Sainsbury’s has been given until 18 March to improve or call off its bid for Argos owner Home Retail Group, after Frankfurt-listed giant Steinhoff International gatecrashed the party.

The grocer sought an extension from the Takeover Panel for its “put up or shut up” deadline to be moved back almost a month from the evening of Tuesday 23 February, with South Africa-based furniture behemoth Steinhoff having apparently making a cash approach at 175p a share that put the FTSE 100 company's offer in the shade.

Steinhoff's bid deadline is also on 18 March.

Home Retail's directors have already recommended Sainsbury's offer of 55p plus 0.321 of its shares, which equated to 161p at the time of the offer and had risen to nearer 167p by the end of last week, but will be delighted at the prospect of a bid battle.

Sainsbury's management, whose finance director John Rogers recently claimed Argos was being bought for a real price of "around £250m" due to synergies and accounting wizardry, has decided to undertake more work on the deal rather than throwing in the towel or making an immediate counter bid.

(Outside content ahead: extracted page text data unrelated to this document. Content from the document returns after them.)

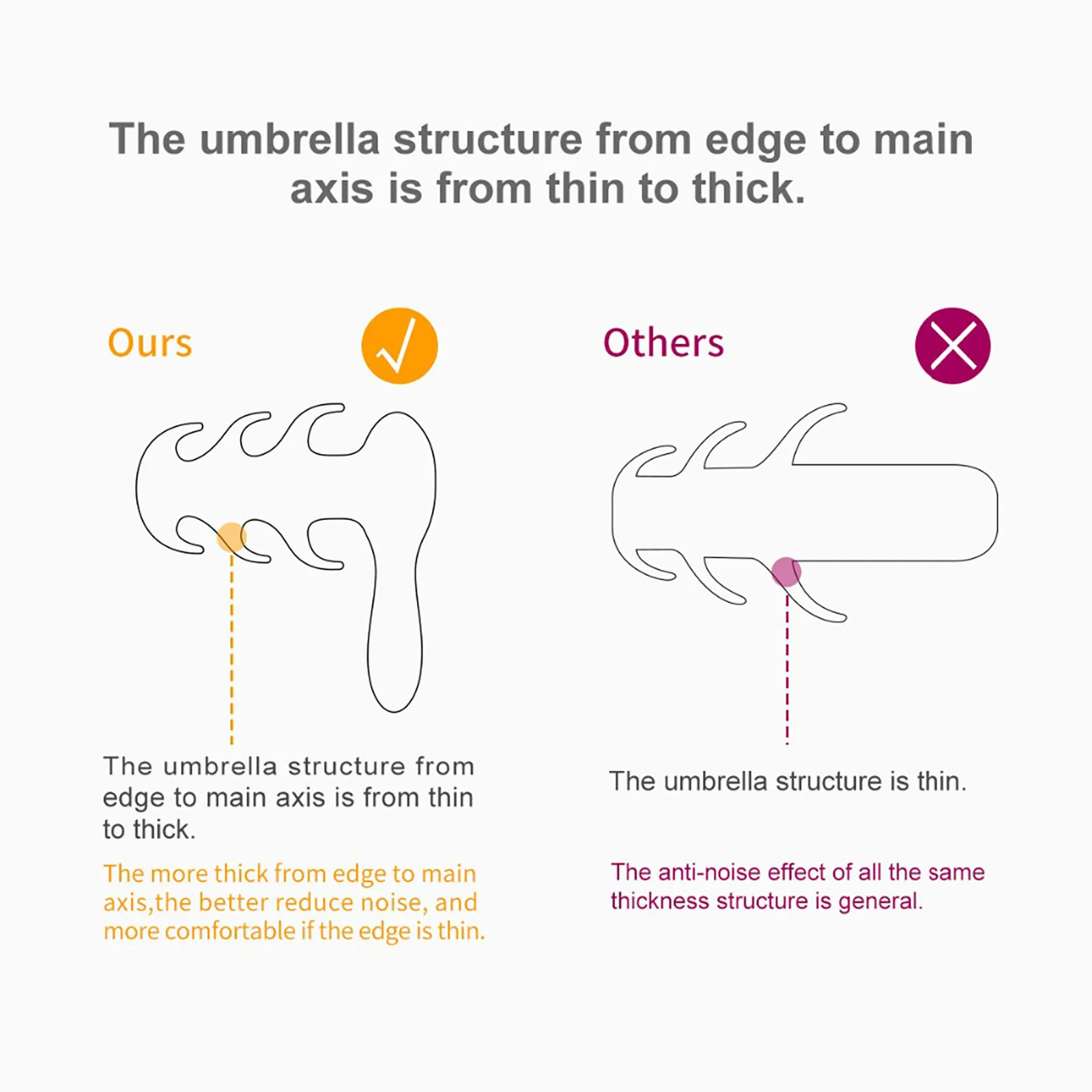 The umbrella structure from edge to main axis is from thin to thick.

Ours

The umbrella structure from edge to main axis is from thin to thick.

The more thick from edge to main axis,the better reduce noise, and more comfortable if the edge is thin.

Others

The umbrella structure is thin.

The anti-noise effect of all the same thickness structure is general.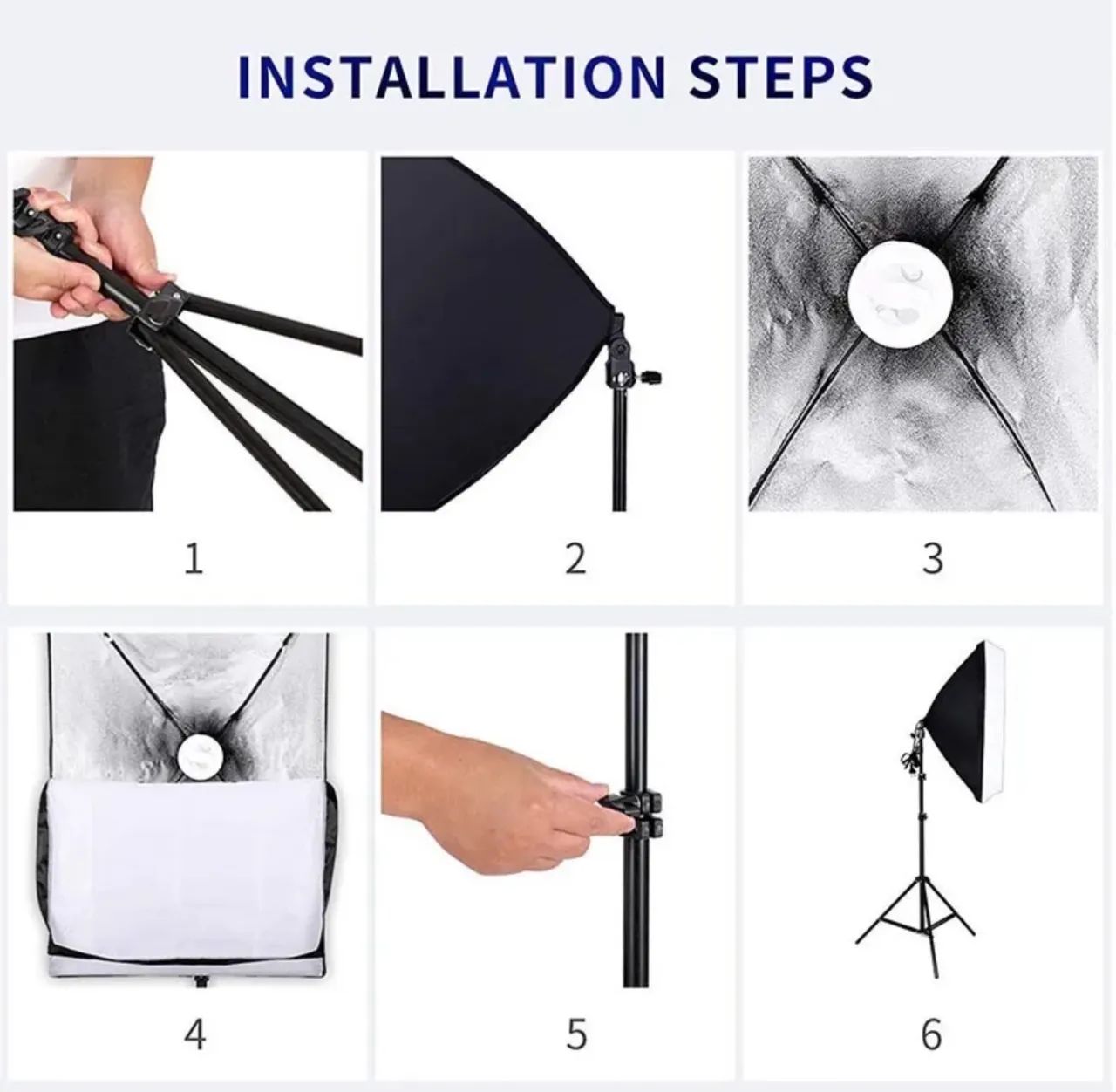 INSTALLATION STEPS

1

2

3

4

5

6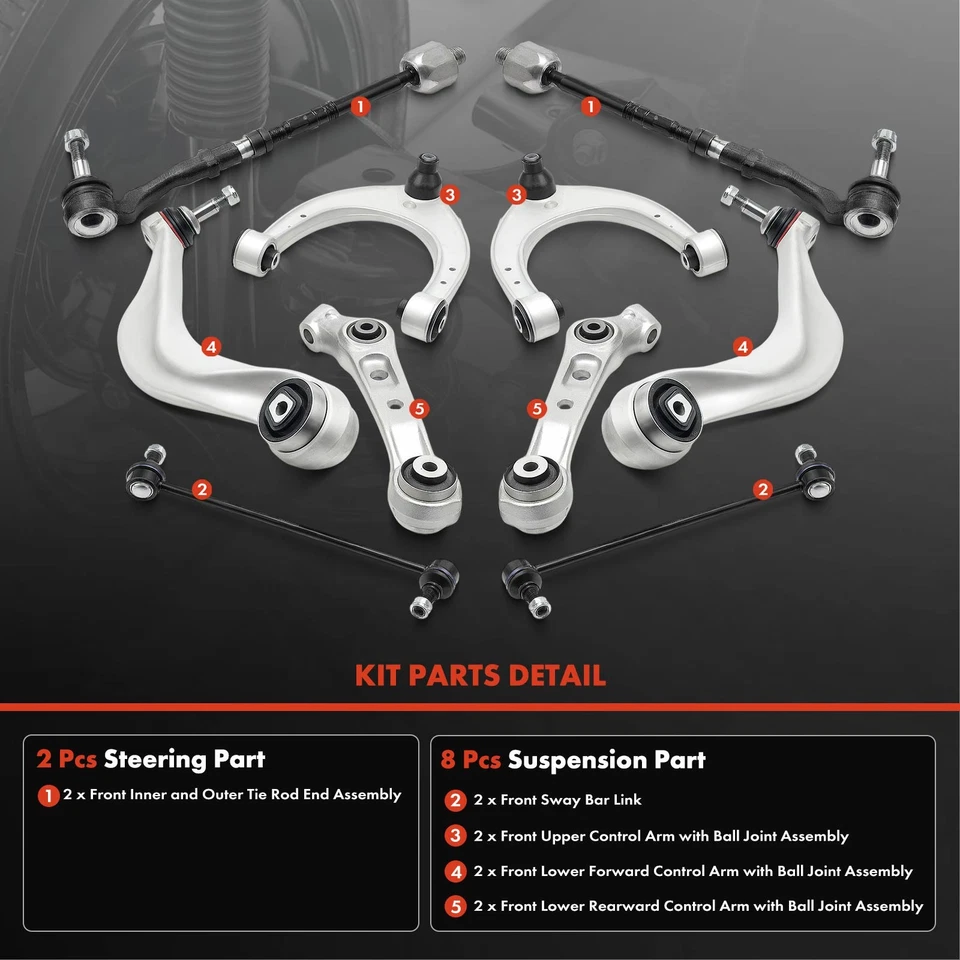 1
1
3
3
4
4
5
5
2
2

KIT PARTS DETAIL

2 Pcs Steering Part

1 2 x Front Inner and Outer Tie Rod End Assembly

8 Pcs Suspension Part

2 2 x Front Sway Bar Link

3 2 x Front Upper Control Arm with Ball Joint Assembly

4 2 x Front Lower Forward Control Arm with Ball Joint Assembly

5 2 x Front Lower Rearward Control Arm with Ball Joint Assembly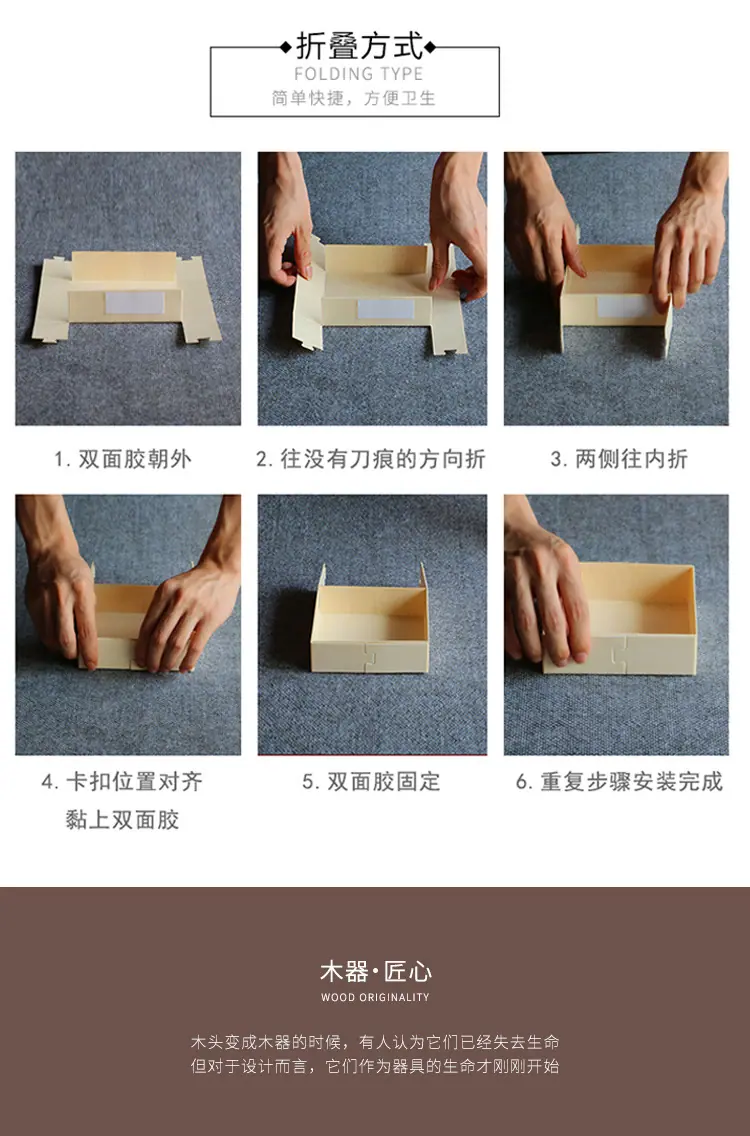 折叠方式
FOLDING TYPE
简单快捷，方便卫生

1. 双面胶朝外

2. 往没有刀痕的方向折

3. 两侧往内折

4. 卡扣位置对齐
黏上双面胶

5. 双面胶固定

6. 重复步骤安装完成

木器·匠心
WOOD ORIGINALITY

木头变成木器的时候，有人认为它们已经失去生命
但对于设计而言，它们作为器具的生命才刚刚开始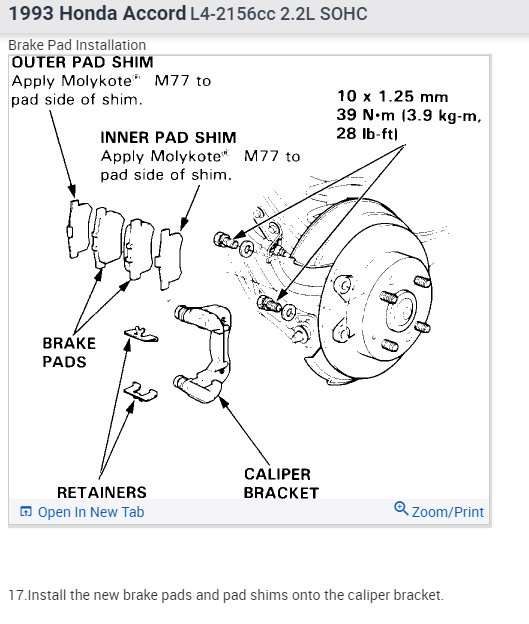 1993 Honda Accord L4-2156cc 2.2L SOHC

Brake Pad Installation

OUTER PAD SHIM
Apply Molykote® M77 to pad side of shim.

INNER PAD SHIM
Apply Molykote® M77 to pad side of shim.

10 x 1.25 mm
39 N·m (3.9 kg-m, 28 lb-ft)

BRAKE PADS

RETAINERS

CALIPER BRACKET

Open In New Tab

Zoom/Print

17.Install the new brake pads and pad shims onto the caliper bracket.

At £5bn market cap the UK supermarket group is dwarfed by £14bn-plus Steinhoff, which owns around 450 UK furniture stores under the Bensons for Beds and Harveys brands as well as circa 50 Pep & Co clothing outlets, and is majority owned by Christo Wiese, the South African retail billionaire whose UK interests also include Iceland and New Look.

But one of Home Retail's institutional shareholders told the Sunday Times they were sceptical about the Steinhoff offer due to "doubts the quality of South African cash”, calling for them to begin buying shares at that price to show they are "serious".

Analysts said playing for time was a sensible move by Sainsbury's.

"We expected and so understand Sainsbury's motives for undertaking more work, noting as we do the group's clear expression that it will not overpay for Argos," said Clive Black at Shore Capital.

"Maybe extra synergies will be identified to justify a higher offer or perhaps the underlying prospects for Argos will be upwardly re-appraised on the same basis? At the same time Steinhoff may be required to reveal its hand a little more as to the financial justification of the deal to its shareholders, which may not be unhelpful."

After flying from 154p to above 173p on Monday, shares in Home Retail were moderately lower on Tuesday morning, with Sainsbury's down a further 1.1% to 252.3p as they extended declines from the day before.